New Group Intervention Program Found to Improve Self-Management of Fibromyalgia in Patients

A study recently published in the journal PLoS One showed that a group intervention program called PASSAGE was effective in helping patients with fibromyalgia cope with the disease. The study is entitled “Multicomponent Interdisciplinary Group Intervention for Self-Management of Fibromyalgia: A Mixed-Methods Randomized Controlled Trial” and was conducted by researchers at different Canadian universities and research centers.

Fibromyalgia or fibromyalgia syndrome (FMS) is a medical disorder characterized by a set of symptoms that includes widespread chronic musculoskeletal pain, incapacitating fatigue, stiffness and numbness in certain parts of the body, painful response to pressure, headaches, unrefreshing sleep (poor sleep quality), anxiety or depression and mood alterations. Fibromyalgia can affect people’s ability to conduct simple daily tasks, compromising their quality of life. It is estimated that 5 to 15 million Americans are affected by this disorder, especially women. The causes of fibromyalgia are unclear, but it is thought that genetic, neurophysiological and psychosocial mechanisms are involved.

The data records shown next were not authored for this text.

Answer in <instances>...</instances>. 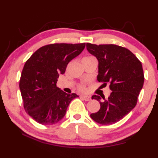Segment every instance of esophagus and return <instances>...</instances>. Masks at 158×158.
Listing matches in <instances>:
<instances>
[{"instance_id": "34e87169", "label": "esophagus", "mask_w": 158, "mask_h": 158, "mask_svg": "<svg viewBox=\"0 0 158 158\" xmlns=\"http://www.w3.org/2000/svg\"><path fill=\"white\" fill-rule=\"evenodd\" d=\"M81 98H82L83 100H84L85 101H90L91 100V98L89 96H85V95H82L81 96Z\"/></svg>"}]
</instances>
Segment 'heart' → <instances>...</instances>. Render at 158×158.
Segmentation results:
<instances>
[{
  "label": "heart",
  "instance_id": "heart-1",
  "mask_svg": "<svg viewBox=\"0 0 158 158\" xmlns=\"http://www.w3.org/2000/svg\"><path fill=\"white\" fill-rule=\"evenodd\" d=\"M93 58V56H85L83 58V59H89V58ZM82 59V60H83ZM77 89H78L80 92H85L86 91V87L84 84H80L77 85Z\"/></svg>",
  "mask_w": 158,
  "mask_h": 158
}]
</instances>
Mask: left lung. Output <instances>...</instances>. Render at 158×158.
I'll return each instance as SVG.
<instances>
[{
  "mask_svg": "<svg viewBox=\"0 0 158 158\" xmlns=\"http://www.w3.org/2000/svg\"><path fill=\"white\" fill-rule=\"evenodd\" d=\"M86 48L99 62L98 81L109 83L111 95L107 100L93 95L100 104L91 118L101 125H111L125 117L137 103L143 87L144 74L141 61L129 49L116 44L86 43Z\"/></svg>",
  "mask_w": 158,
  "mask_h": 158,
  "instance_id": "obj_1",
  "label": "left lung"
}]
</instances>
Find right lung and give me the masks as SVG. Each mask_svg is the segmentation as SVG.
<instances>
[{
	"mask_svg": "<svg viewBox=\"0 0 158 158\" xmlns=\"http://www.w3.org/2000/svg\"><path fill=\"white\" fill-rule=\"evenodd\" d=\"M85 43H54L37 49L26 60L21 74L19 88L23 107L40 124L53 125L65 116L70 102L79 97L56 87L59 74L69 61L85 48Z\"/></svg>",
	"mask_w": 158,
	"mask_h": 158,
	"instance_id": "obj_1",
	"label": "right lung"
}]
</instances>
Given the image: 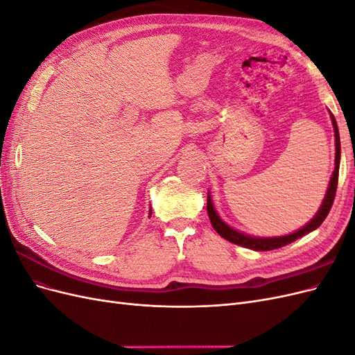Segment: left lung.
Masks as SVG:
<instances>
[{
  "mask_svg": "<svg viewBox=\"0 0 355 355\" xmlns=\"http://www.w3.org/2000/svg\"><path fill=\"white\" fill-rule=\"evenodd\" d=\"M331 116V123H333V128H335V139H336V158H335V171H333L330 184L326 192V197L323 200V204H321L320 210L317 211L315 216L311 219V222H308L304 228H300L299 231L284 235V237H272V239H257V237H250V235H245L243 232H239L232 230L231 227H228L219 216L216 210L213 209L211 204V198L207 194V213L209 218L211 222V227L214 228L222 239L228 240L230 243H234L241 247H247V249L252 250H257V252H265V250H274V249H280V247L293 243L295 240L304 237L305 234L317 230L323 220L327 218V214L333 206V200H335L336 196V188H338V179H339V161H340V141H339V132H338V124L335 116Z\"/></svg>",
  "mask_w": 355,
  "mask_h": 355,
  "instance_id": "left-lung-1",
  "label": "left lung"
}]
</instances>
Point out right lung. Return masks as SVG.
Wrapping results in <instances>:
<instances>
[{
  "label": "right lung",
  "instance_id": "right-lung-1",
  "mask_svg": "<svg viewBox=\"0 0 355 355\" xmlns=\"http://www.w3.org/2000/svg\"><path fill=\"white\" fill-rule=\"evenodd\" d=\"M149 214H151V210H149Z\"/></svg>",
  "mask_w": 355,
  "mask_h": 355
}]
</instances>
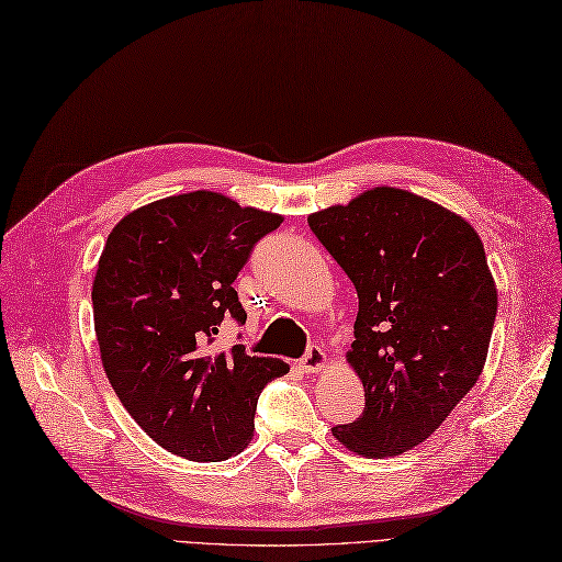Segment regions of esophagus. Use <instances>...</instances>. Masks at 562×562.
<instances>
[{
	"instance_id": "esophagus-1",
	"label": "esophagus",
	"mask_w": 562,
	"mask_h": 562,
	"mask_svg": "<svg viewBox=\"0 0 562 562\" xmlns=\"http://www.w3.org/2000/svg\"><path fill=\"white\" fill-rule=\"evenodd\" d=\"M324 363H326V352L318 345H310L305 357L300 359V369L305 373H316L324 369Z\"/></svg>"
}]
</instances>
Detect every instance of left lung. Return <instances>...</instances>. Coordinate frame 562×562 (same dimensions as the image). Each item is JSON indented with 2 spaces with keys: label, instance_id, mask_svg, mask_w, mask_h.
<instances>
[{
  "label": "left lung",
  "instance_id": "left-lung-1",
  "mask_svg": "<svg viewBox=\"0 0 562 562\" xmlns=\"http://www.w3.org/2000/svg\"><path fill=\"white\" fill-rule=\"evenodd\" d=\"M307 222L359 297L347 357L367 404L333 435L361 457H397L477 383L496 318L487 255L465 220L402 189L367 191Z\"/></svg>",
  "mask_w": 562,
  "mask_h": 562
}]
</instances>
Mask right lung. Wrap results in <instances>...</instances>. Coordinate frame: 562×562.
I'll list each match as a JSON object with an SVG mask.
<instances>
[{
  "mask_svg": "<svg viewBox=\"0 0 562 562\" xmlns=\"http://www.w3.org/2000/svg\"><path fill=\"white\" fill-rule=\"evenodd\" d=\"M281 217L212 191L130 212L111 232L92 288L105 375L144 432L189 461L248 445L257 397L288 367L246 345L215 352L220 324H246L234 281Z\"/></svg>",
  "mask_w": 562,
  "mask_h": 562,
  "instance_id": "add662e5",
  "label": "right lung"
}]
</instances>
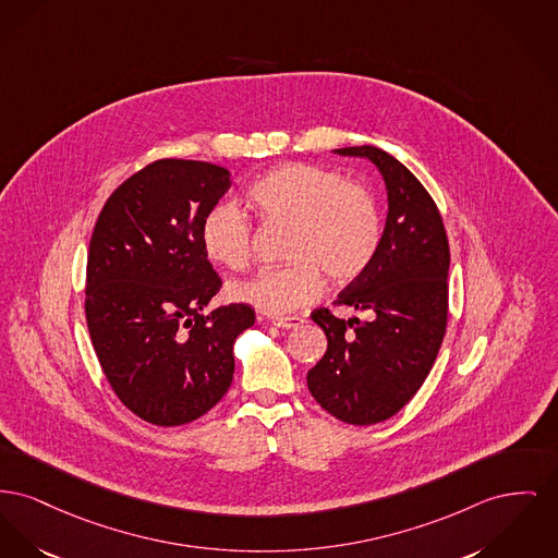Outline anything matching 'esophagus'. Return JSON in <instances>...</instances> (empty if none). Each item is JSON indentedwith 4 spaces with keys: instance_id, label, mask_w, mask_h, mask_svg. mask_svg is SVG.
Listing matches in <instances>:
<instances>
[{
    "instance_id": "obj_1",
    "label": "esophagus",
    "mask_w": 558,
    "mask_h": 558,
    "mask_svg": "<svg viewBox=\"0 0 558 558\" xmlns=\"http://www.w3.org/2000/svg\"><path fill=\"white\" fill-rule=\"evenodd\" d=\"M271 323L280 328H295L299 325H303L305 320L301 316H284V318H274Z\"/></svg>"
}]
</instances>
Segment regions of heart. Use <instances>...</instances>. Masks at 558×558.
<instances>
[{
  "label": "heart",
  "mask_w": 558,
  "mask_h": 558,
  "mask_svg": "<svg viewBox=\"0 0 558 558\" xmlns=\"http://www.w3.org/2000/svg\"><path fill=\"white\" fill-rule=\"evenodd\" d=\"M246 206L265 228H289L284 259L230 284V296L282 316L318 299L324 271L330 282L348 284L375 262L384 219L375 194L361 183L320 166L284 165L269 170L246 192ZM204 255L226 269H242L253 257L255 230L231 206H213L199 226Z\"/></svg>",
  "instance_id": "1"
}]
</instances>
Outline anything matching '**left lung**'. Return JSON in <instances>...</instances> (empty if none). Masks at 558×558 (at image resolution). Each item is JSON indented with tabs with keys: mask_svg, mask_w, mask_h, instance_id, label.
Returning a JSON list of instances; mask_svg holds the SVG:
<instances>
[{
	"mask_svg": "<svg viewBox=\"0 0 558 558\" xmlns=\"http://www.w3.org/2000/svg\"><path fill=\"white\" fill-rule=\"evenodd\" d=\"M379 168L388 219L379 253L350 282L337 305L368 312V320L312 312L327 335V354L307 373V388L332 417L371 426L396 415L426 381L449 314V240L436 202L415 174L373 145L335 149Z\"/></svg>",
	"mask_w": 558,
	"mask_h": 558,
	"instance_id": "1",
	"label": "left lung"
}]
</instances>
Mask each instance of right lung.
Here are the masks:
<instances>
[{"label":"right lung","instance_id":"right-lung-1","mask_svg":"<svg viewBox=\"0 0 558 558\" xmlns=\"http://www.w3.org/2000/svg\"><path fill=\"white\" fill-rule=\"evenodd\" d=\"M230 170L156 160L105 202L86 265V323L116 396L147 424H190L233 379V341L255 310L202 307L221 278L202 251L204 215L230 190Z\"/></svg>","mask_w":558,"mask_h":558}]
</instances>
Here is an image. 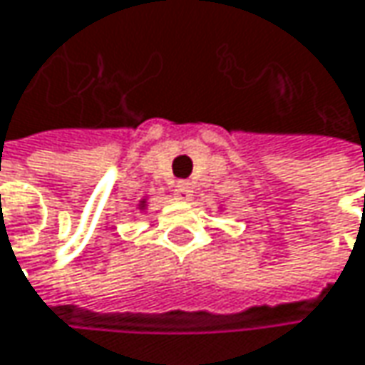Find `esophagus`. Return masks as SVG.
Wrapping results in <instances>:
<instances>
[{
  "instance_id": "1",
  "label": "esophagus",
  "mask_w": 365,
  "mask_h": 365,
  "mask_svg": "<svg viewBox=\"0 0 365 365\" xmlns=\"http://www.w3.org/2000/svg\"><path fill=\"white\" fill-rule=\"evenodd\" d=\"M173 196L178 202H190L192 196H194V190H192V185L187 182H180L175 185V192H173Z\"/></svg>"
}]
</instances>
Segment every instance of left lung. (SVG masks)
I'll use <instances>...</instances> for the list:
<instances>
[{
  "instance_id": "obj_1",
  "label": "left lung",
  "mask_w": 365,
  "mask_h": 365,
  "mask_svg": "<svg viewBox=\"0 0 365 365\" xmlns=\"http://www.w3.org/2000/svg\"><path fill=\"white\" fill-rule=\"evenodd\" d=\"M218 210H220V212H225V210H227V208H222V206H218Z\"/></svg>"
}]
</instances>
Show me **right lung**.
<instances>
[{
  "instance_id": "add662e5",
  "label": "right lung",
  "mask_w": 365,
  "mask_h": 365,
  "mask_svg": "<svg viewBox=\"0 0 365 365\" xmlns=\"http://www.w3.org/2000/svg\"><path fill=\"white\" fill-rule=\"evenodd\" d=\"M147 208H149V196L140 198L138 200V204H136V210H138V212H147Z\"/></svg>"
}]
</instances>
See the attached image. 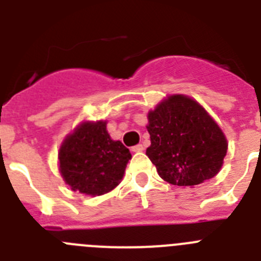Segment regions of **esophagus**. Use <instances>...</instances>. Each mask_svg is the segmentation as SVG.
Here are the masks:
<instances>
[{"mask_svg":"<svg viewBox=\"0 0 261 261\" xmlns=\"http://www.w3.org/2000/svg\"><path fill=\"white\" fill-rule=\"evenodd\" d=\"M142 150H144V146H142L141 144L132 146V151H135V153H138V151H142Z\"/></svg>","mask_w":261,"mask_h":261,"instance_id":"34e87169","label":"esophagus"}]
</instances>
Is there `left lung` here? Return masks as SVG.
<instances>
[{
	"label": "left lung",
	"mask_w": 261,
	"mask_h": 261,
	"mask_svg": "<svg viewBox=\"0 0 261 261\" xmlns=\"http://www.w3.org/2000/svg\"><path fill=\"white\" fill-rule=\"evenodd\" d=\"M151 145L146 155L167 183L193 187L212 179L222 167L227 141L199 103L170 95L147 114Z\"/></svg>",
	"instance_id": "obj_1"
}]
</instances>
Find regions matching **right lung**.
<instances>
[{
	"instance_id": "obj_1",
	"label": "right lung",
	"mask_w": 261,
	"mask_h": 261,
	"mask_svg": "<svg viewBox=\"0 0 261 261\" xmlns=\"http://www.w3.org/2000/svg\"><path fill=\"white\" fill-rule=\"evenodd\" d=\"M106 121H85L62 142L59 165L62 179L71 191L100 196L121 181L132 155L107 132Z\"/></svg>"
}]
</instances>
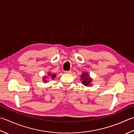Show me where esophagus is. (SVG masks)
I'll list each match as a JSON object with an SVG mask.
<instances>
[{
  "label": "esophagus",
  "instance_id": "34e87169",
  "mask_svg": "<svg viewBox=\"0 0 134 134\" xmlns=\"http://www.w3.org/2000/svg\"><path fill=\"white\" fill-rule=\"evenodd\" d=\"M65 73L67 74H71L72 73L71 71H65Z\"/></svg>",
  "mask_w": 134,
  "mask_h": 134
}]
</instances>
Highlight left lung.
<instances>
[{"mask_svg": "<svg viewBox=\"0 0 134 134\" xmlns=\"http://www.w3.org/2000/svg\"><path fill=\"white\" fill-rule=\"evenodd\" d=\"M81 81L83 85L86 86H91L92 84V78L90 75H89L88 72H83L82 74L81 75Z\"/></svg>", "mask_w": 134, "mask_h": 134, "instance_id": "obj_1", "label": "left lung"}]
</instances>
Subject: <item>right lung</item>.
<instances>
[{
    "instance_id": "right-lung-1",
    "label": "right lung",
    "mask_w": 134,
    "mask_h": 134,
    "mask_svg": "<svg viewBox=\"0 0 134 134\" xmlns=\"http://www.w3.org/2000/svg\"><path fill=\"white\" fill-rule=\"evenodd\" d=\"M56 77V74H52L51 72H48V75L46 76V75H44L43 78H42V80L44 83H46V82H48L49 81L48 80H47V79L49 80V78H52V80H54V78Z\"/></svg>"
}]
</instances>
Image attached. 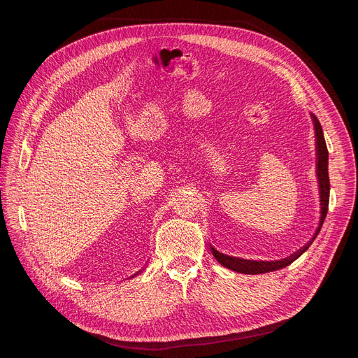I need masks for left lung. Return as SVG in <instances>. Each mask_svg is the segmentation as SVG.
I'll return each instance as SVG.
<instances>
[{
  "label": "left lung",
  "instance_id": "8db88e82",
  "mask_svg": "<svg viewBox=\"0 0 358 358\" xmlns=\"http://www.w3.org/2000/svg\"><path fill=\"white\" fill-rule=\"evenodd\" d=\"M312 115V113H310ZM312 121L313 125H315V137H317V176H318V182H320V199H321V220H320V225L317 229L315 236L312 237V241L303 246L301 249H299L297 252L291 254L287 258L278 259V262H257V259H245V258H237V257H230L225 255L220 251H216L213 246H210L212 254L216 258V262L220 264H222L224 267L234 270L237 273H246V275H257V273H267V272H273V270H279L284 268L288 264H291L294 259H297L306 249L310 246V243L315 241V237L318 236L322 222L326 220V215L329 210V197H330V179H329V150L326 146V140H324V134H322V128L321 124L317 119L315 115H312Z\"/></svg>",
  "mask_w": 358,
  "mask_h": 358
}]
</instances>
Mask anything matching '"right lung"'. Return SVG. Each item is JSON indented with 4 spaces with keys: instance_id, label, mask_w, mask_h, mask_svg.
<instances>
[{
    "instance_id": "add662e5",
    "label": "right lung",
    "mask_w": 358,
    "mask_h": 358,
    "mask_svg": "<svg viewBox=\"0 0 358 358\" xmlns=\"http://www.w3.org/2000/svg\"><path fill=\"white\" fill-rule=\"evenodd\" d=\"M137 275H138V273H137Z\"/></svg>"
}]
</instances>
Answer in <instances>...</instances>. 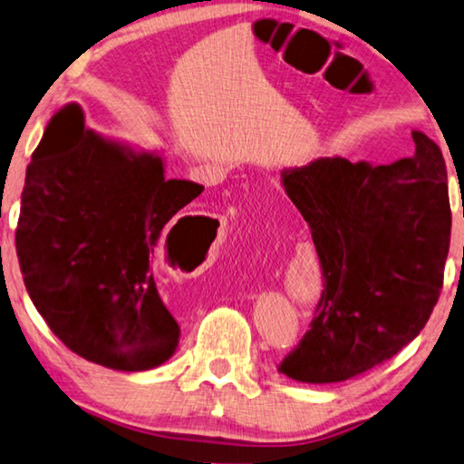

A study was previously established in 2007 that combined educational/psychological tools and exercise therapy for self-management of fibromyalgia. Now, researchers have developed a more structured, multicomponent, interdisciplinary group intervention program for the self-management of fibromyalgia based on the ISF – the PASSAGE Program (Programme d’Apprentissage de StratégieS d’Auto-Gestion Efficaces – Training Program of Efficient Self-Management Strategies; Trial Number Register ISRCTN14526380).

The research team assessed the efficacy of the PASSAGE Program. They conducted a randomized controlled trial with fibromyalgia patients divided into two groups: the intervention group and the control wait-list group. Data from 43 patients was collected at baseline, at the end of the intervention (eight group therapy sessions), and after three months. The trial’s primary outcome was a modification in pain intensity, and the secondary outcomes were disease severity, pain coping strategies, patient global impression of change (PGIC), perceived pain relief, sleep quality, depression and health-related quality of life. Qualitative group interviews were also performed.

At the end of the program, researchers found that fibromyalgia patients in the intervention PASSAGE Program had a significant improvement in their pain levels (73%), overall functioning (55%) and quality of life (77%) in comparison to patients in the control group (8%, 12% and 20%, respectively). The overall improvement was still observed three months after the intervention. The qualitative analysis performed through group interviews was consistent with the quantitative results obtained, supporting the efficacy of the PASSAGE Program. This improvement, however, was not found to be reflected in terms of primary and other secondary outcome measures.

The research team concluded that the PASSAGE Program was effective in helping fibromyalgia patients to obtain some control regarding their symptoms, and suggest that long-term efficacy studies should be performed. The team proposes that PGICs such as pain, functioning and quality of life should be included in future fibromyalgia clinical trials as they reflect important aspects experienced by the patients.